Sunday, 14 February 2010

379: Golden Chestnuts I

A small selection of jokes which will stand in for all the other occasions when cartoonists and humorists have used the same joke. Not that they’re employing the same joke because they’re necessarily plagiarising each other, or because it’s a simple cliché. But because certain themes and phrases provoke the same reaction, and hence the same joke crops up. So these are intended to be early examples of jokes which are relatively flogged to death over the succeeding decades, since each time the perpetrator thought he was having some ingenious new comic idea. But there is little that is new under the sun.

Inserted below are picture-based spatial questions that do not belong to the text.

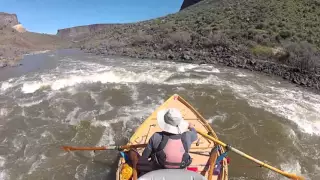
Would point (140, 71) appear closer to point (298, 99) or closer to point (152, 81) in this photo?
point (152, 81)

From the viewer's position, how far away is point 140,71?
58.6ft

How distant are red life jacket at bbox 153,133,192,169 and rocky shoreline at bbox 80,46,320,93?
11700 mm

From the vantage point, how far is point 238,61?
19.3 m

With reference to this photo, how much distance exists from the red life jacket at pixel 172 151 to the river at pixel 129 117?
3044 mm

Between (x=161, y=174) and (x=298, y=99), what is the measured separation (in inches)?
405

from “Shel Silverstein in London”
in “Playboy” June 1967

This is the earliest instance of a recurring English joke. And it’s in “Playboy”, an American magazine. Here it has a certain freshness, because it’s contemporary with the subject of the joke, homosexual legalisation in the UK in 1967.

The joke, in its most common form:
A man is emigrating from England. He’s asked why he’s leaving. He replies, “At one time homosexuality was illegal, then it became tolerated, now it’s legal. Blimey, I’m leaving before it becomes compulsory!”

Normally it’s used by slightly bigoted people, and had some frequency in the ‘70s and ‘80s. Trotted out for slightly nostalgic effect nowadays. Here, in just about the earliest instances I can find in print, Silverstein puts it in the mouth of a gay man, which rather heightens the militant effect of the joke.